=== Source data ===
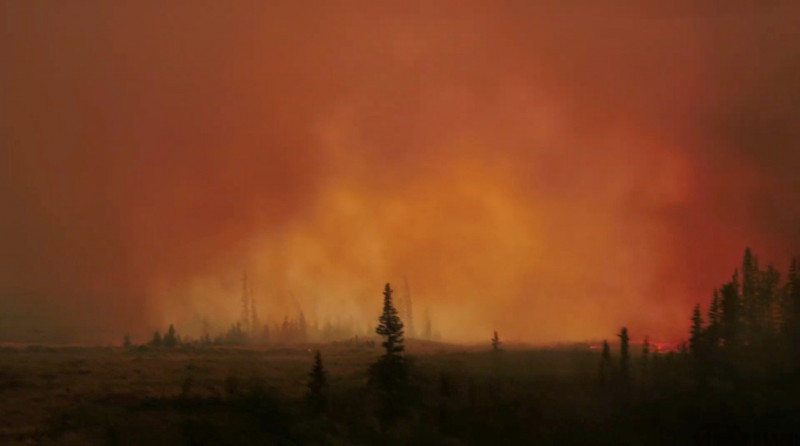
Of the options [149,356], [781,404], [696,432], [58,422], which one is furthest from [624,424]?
[149,356]

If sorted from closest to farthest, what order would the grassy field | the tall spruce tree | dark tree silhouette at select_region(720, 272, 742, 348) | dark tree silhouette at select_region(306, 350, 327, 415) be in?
1. the grassy field
2. dark tree silhouette at select_region(306, 350, 327, 415)
3. the tall spruce tree
4. dark tree silhouette at select_region(720, 272, 742, 348)

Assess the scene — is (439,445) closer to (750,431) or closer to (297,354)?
(750,431)

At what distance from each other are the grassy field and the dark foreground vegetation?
0.20 meters

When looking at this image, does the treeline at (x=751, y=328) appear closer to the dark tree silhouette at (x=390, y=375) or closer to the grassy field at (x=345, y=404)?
the grassy field at (x=345, y=404)

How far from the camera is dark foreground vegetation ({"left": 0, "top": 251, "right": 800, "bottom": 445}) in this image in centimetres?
6669

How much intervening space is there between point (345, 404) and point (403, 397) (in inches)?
249

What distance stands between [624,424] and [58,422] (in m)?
51.5

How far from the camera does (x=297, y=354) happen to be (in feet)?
411

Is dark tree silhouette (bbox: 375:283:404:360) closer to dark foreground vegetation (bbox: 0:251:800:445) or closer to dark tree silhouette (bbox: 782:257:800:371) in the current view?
dark foreground vegetation (bbox: 0:251:800:445)

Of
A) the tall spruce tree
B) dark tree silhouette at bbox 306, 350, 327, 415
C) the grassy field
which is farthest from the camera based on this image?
the tall spruce tree

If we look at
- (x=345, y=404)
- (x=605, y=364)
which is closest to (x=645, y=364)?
A: (x=605, y=364)

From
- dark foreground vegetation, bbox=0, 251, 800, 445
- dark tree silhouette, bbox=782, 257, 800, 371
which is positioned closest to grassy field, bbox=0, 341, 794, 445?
dark foreground vegetation, bbox=0, 251, 800, 445

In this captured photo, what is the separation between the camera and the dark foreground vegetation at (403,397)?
66.7m

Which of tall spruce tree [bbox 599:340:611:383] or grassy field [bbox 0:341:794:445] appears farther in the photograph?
tall spruce tree [bbox 599:340:611:383]
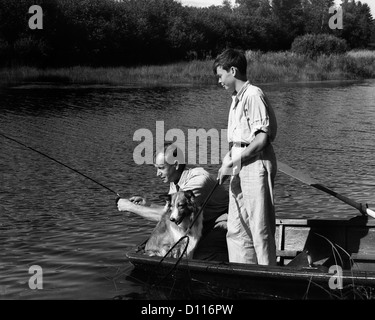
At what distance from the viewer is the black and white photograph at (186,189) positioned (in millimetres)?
6762

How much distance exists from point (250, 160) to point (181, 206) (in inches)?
36.2

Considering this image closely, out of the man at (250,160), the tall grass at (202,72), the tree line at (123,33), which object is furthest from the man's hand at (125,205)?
the tree line at (123,33)

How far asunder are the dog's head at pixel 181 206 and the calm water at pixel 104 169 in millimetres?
1339

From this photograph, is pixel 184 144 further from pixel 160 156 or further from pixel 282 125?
pixel 160 156

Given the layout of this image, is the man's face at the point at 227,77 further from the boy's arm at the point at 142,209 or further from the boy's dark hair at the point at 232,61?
the boy's arm at the point at 142,209

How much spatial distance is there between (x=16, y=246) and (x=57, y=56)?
3770cm

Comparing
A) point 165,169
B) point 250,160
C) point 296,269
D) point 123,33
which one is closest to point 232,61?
point 250,160

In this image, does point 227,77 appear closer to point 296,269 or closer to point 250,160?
point 250,160

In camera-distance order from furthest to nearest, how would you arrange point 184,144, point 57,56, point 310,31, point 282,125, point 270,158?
point 310,31 < point 57,56 < point 282,125 < point 184,144 < point 270,158

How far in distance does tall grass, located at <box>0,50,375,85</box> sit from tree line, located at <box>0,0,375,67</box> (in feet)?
7.33

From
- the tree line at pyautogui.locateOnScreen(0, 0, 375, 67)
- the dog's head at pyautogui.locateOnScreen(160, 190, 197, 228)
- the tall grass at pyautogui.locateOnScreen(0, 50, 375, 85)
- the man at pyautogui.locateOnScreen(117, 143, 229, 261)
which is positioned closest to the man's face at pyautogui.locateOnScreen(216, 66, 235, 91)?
the man at pyautogui.locateOnScreen(117, 143, 229, 261)

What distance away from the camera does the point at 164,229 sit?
24.5 ft

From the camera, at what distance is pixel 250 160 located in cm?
657
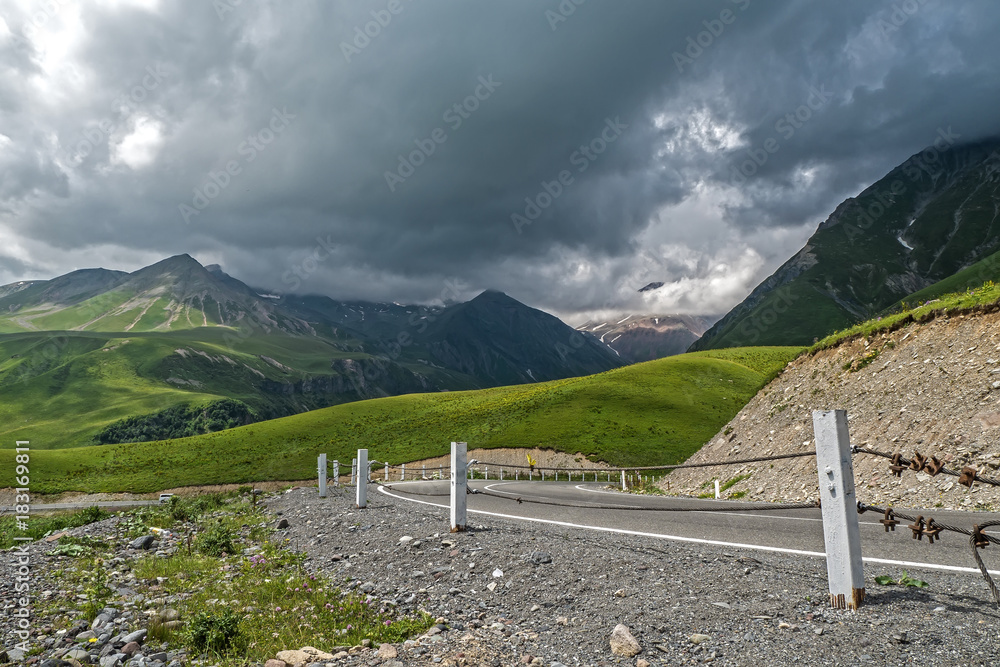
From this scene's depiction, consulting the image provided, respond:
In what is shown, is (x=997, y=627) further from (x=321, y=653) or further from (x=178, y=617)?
(x=178, y=617)

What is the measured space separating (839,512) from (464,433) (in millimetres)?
72850

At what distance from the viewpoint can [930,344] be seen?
21.5 meters

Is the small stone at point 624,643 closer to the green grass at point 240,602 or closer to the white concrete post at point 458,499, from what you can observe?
the green grass at point 240,602

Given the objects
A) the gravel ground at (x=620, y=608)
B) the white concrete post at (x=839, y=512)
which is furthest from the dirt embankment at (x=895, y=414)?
the white concrete post at (x=839, y=512)

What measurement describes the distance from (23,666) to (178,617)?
1844 millimetres

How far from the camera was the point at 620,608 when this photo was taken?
5.86m

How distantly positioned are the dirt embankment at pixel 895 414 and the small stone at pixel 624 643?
47.3 feet

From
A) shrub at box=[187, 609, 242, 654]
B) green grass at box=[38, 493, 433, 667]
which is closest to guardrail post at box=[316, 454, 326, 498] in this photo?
green grass at box=[38, 493, 433, 667]

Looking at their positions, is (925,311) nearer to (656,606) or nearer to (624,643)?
(656,606)

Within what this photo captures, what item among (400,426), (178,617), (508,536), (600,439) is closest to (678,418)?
(600,439)

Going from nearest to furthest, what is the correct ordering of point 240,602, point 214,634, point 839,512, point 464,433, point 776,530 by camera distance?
1. point 839,512
2. point 214,634
3. point 240,602
4. point 776,530
5. point 464,433

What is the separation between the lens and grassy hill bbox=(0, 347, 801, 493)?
2416 inches

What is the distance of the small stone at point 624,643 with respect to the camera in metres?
4.75

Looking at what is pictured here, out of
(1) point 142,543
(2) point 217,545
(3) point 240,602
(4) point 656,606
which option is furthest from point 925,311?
(1) point 142,543
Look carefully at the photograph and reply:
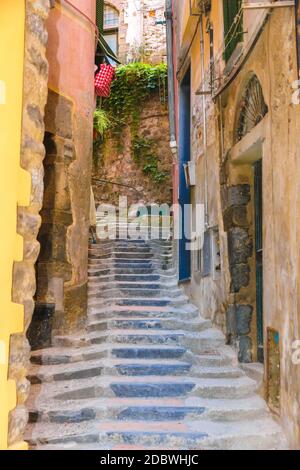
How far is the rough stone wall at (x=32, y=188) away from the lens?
2.76 metres

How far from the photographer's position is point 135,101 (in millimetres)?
14195

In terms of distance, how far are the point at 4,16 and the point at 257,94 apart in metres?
2.70

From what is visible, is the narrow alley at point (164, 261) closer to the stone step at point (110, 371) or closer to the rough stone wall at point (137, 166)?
the stone step at point (110, 371)

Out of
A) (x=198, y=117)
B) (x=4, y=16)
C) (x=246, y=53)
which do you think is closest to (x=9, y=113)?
(x=4, y=16)

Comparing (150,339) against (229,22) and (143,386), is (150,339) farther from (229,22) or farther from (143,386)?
(229,22)

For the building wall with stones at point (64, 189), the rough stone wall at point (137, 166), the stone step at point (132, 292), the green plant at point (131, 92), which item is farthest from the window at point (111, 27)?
the stone step at point (132, 292)

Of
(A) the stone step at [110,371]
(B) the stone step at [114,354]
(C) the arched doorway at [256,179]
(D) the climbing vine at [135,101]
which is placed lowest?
(A) the stone step at [110,371]

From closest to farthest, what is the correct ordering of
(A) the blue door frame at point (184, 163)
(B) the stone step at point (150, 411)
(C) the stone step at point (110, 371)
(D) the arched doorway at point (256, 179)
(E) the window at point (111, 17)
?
(B) the stone step at point (150, 411) < (D) the arched doorway at point (256, 179) < (C) the stone step at point (110, 371) < (A) the blue door frame at point (184, 163) < (E) the window at point (111, 17)

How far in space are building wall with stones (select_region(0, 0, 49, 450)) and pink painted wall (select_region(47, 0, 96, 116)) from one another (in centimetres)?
316

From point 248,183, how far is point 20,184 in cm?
316

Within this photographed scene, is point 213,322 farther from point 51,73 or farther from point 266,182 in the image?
point 51,73

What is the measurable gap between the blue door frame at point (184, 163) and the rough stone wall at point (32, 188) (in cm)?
477

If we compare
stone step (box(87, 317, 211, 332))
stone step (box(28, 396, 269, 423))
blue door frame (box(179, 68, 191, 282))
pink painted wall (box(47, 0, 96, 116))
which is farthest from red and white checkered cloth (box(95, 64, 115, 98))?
stone step (box(28, 396, 269, 423))

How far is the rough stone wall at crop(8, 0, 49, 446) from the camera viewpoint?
2764mm
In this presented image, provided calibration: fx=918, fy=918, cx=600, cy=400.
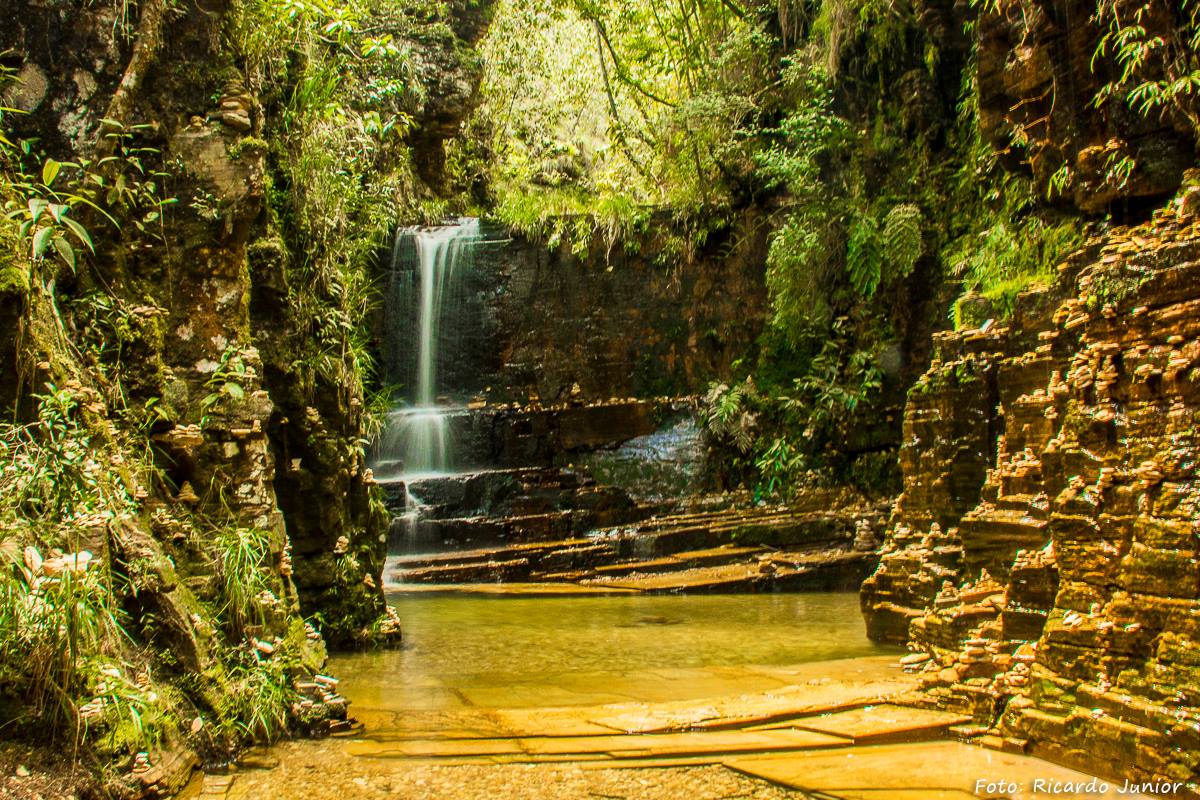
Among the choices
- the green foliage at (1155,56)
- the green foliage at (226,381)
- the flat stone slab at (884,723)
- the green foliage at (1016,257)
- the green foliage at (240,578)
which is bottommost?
the flat stone slab at (884,723)

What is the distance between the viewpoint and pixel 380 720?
4.68m

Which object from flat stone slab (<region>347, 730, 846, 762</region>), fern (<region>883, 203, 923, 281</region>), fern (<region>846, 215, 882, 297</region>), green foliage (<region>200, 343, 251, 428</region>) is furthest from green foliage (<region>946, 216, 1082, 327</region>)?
green foliage (<region>200, 343, 251, 428</region>)

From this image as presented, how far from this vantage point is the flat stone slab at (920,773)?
3297 millimetres

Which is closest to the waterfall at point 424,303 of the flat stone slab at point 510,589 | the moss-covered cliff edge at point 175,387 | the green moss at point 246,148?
the flat stone slab at point 510,589

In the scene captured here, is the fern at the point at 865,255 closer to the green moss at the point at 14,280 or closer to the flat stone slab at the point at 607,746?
the flat stone slab at the point at 607,746

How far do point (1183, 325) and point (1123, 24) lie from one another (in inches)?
84.3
===
Copy only the lines from the one containing "If sorted from" to the one containing "1. the grassy field", substituting "tall pine tree" for "tall spruce tree" and changing nothing else.

_Response to the exercise:_
If sorted from closest to farthest, what order would the grassy field | the tall pine tree | dark tree silhouette at select_region(720, 272, 742, 348) | dark tree silhouette at select_region(306, 350, 327, 415) be in?
1. the grassy field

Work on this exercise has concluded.